Wszystkie nowe sklepy Reserved mają powstawać w koncepcji "open to public". Cześć z nich w podwyższonym standardzie - i to są właśnie salony flagowe. W najbliższym czasie - 27 grudnia - LPP otworzy kolejny flagowy salon, tym razem w Moskwie.
W przyszłym roku spółka wejdzie na trzy nowe rynki - to Kazachstan Izrael i Słowenia. Łącznie zamierza otworzyć ponad 70 nowych salonów (teraz ma blisko 1700). Najsilniej ma być rozwijana sieć najmłodszej marki spółki - Sinsay. Liczba salonów Sinsay wzrośnie aż o 25 proc. w 2018 roku.

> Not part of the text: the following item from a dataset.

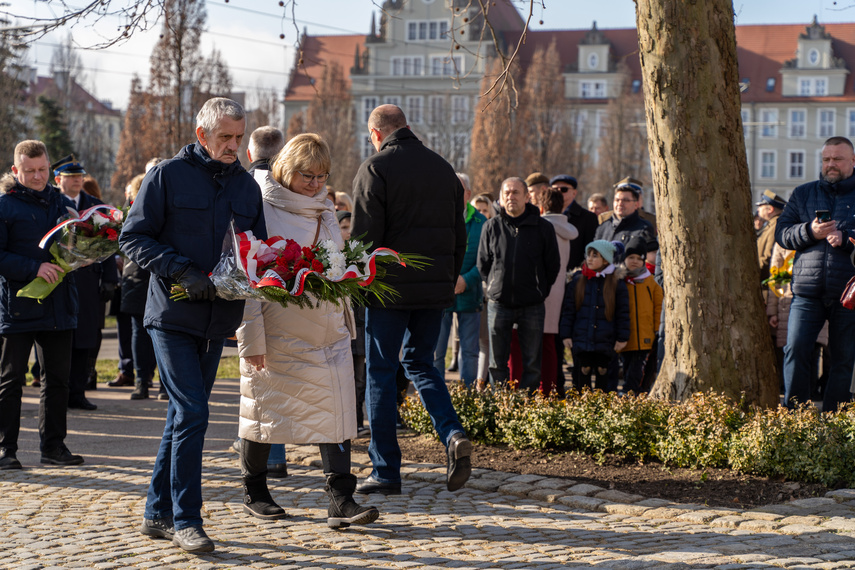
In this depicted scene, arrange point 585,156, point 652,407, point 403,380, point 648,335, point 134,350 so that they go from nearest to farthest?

Te ambitne plany wiążą się też z pewnymi wyzwaniami. LPP, jak wiele innych firm w Polsce, szczególnie z branży handlowej, odczuwa problemy związane z sytuacją na rynku pracy.
- Trudność w zdobyciu personelu do pracy i rosnące wymagania płacowe są odczuwalne - mówi next.gazeta.pl Przemysław Lutkiewicz, wiceprezes LPP. Firma podnosi więc pensje pracownikom sklepów. - W Polsce minimalne wynagrodzenie rośnie w przyszłym roku o 6 proc., my musimy być konkurencyjni, czyli mówimy o podwyżkach rzędu 7-8 proc. dla sprzedawców - zapowiada wiceprezes. To nie jedyny sposób na poradzenie sobie z niedoborem pracowników. - Staramy się też zoptymalizować pracę w sklepach, żeby sprzedawca mógł tylko sprzedawać - mówi Przemysław Lutkiewicz.
Kolejnym wyzwaniem na (prawdopodobnie) przyszły rok jest też wejście w życie ustawy o ograniczeniu handlu w niedziele. Dla LPP to istotna kwestia, bo niedziele generują 18 proc. sprzedaży tygodniowej. Być może w jakiś sposób uda się niedzielny spadek zrekompensować sprzedażą internetową, na którą spółka mocno postawiła już w tym roku.
- Cały czas dostosowujemy strony internetowe, żeby można było kupować przez smartfony, bo one teraz królują przy zakupach internetowych. Przenieśliśmy też nasze magazyny do Strykowa, w środku Polski, mogliśmy skrócić czas dostawy do klienta o jeden dzień. Zwiększamy moc serwerów, żeby obsłużyć większy ruch - mówi nam Przemysław Lutkiewicz.
- W tym roku rośniemy w internecie o 100 procent i w przyszłym roku chcielibyśmy utrzymać to tempo globalnie - dodaje wiceprezes.
Wzmacnianie tej części biznesu przez LPP także oznacza konieczność zwiększenia zatrudnienia. Do końca przyszłego roku firma chciałaby zatrudnić 500 informatyków. Ale poszukuje także innych specjalistów - od e-commerce, kontentu oraz fotografów.
LPP to spółka notowana na giełdzie. Od początku roku jej akcje zyskały już prawie 60 proc.
Notowania spółki LPP źródło: stooq.pl
Przez trzy kwartały tego roku spółka miała prawie 4,9 mld zł przychodów ze sprzedaży i ponad 141 mln zł zysku netto.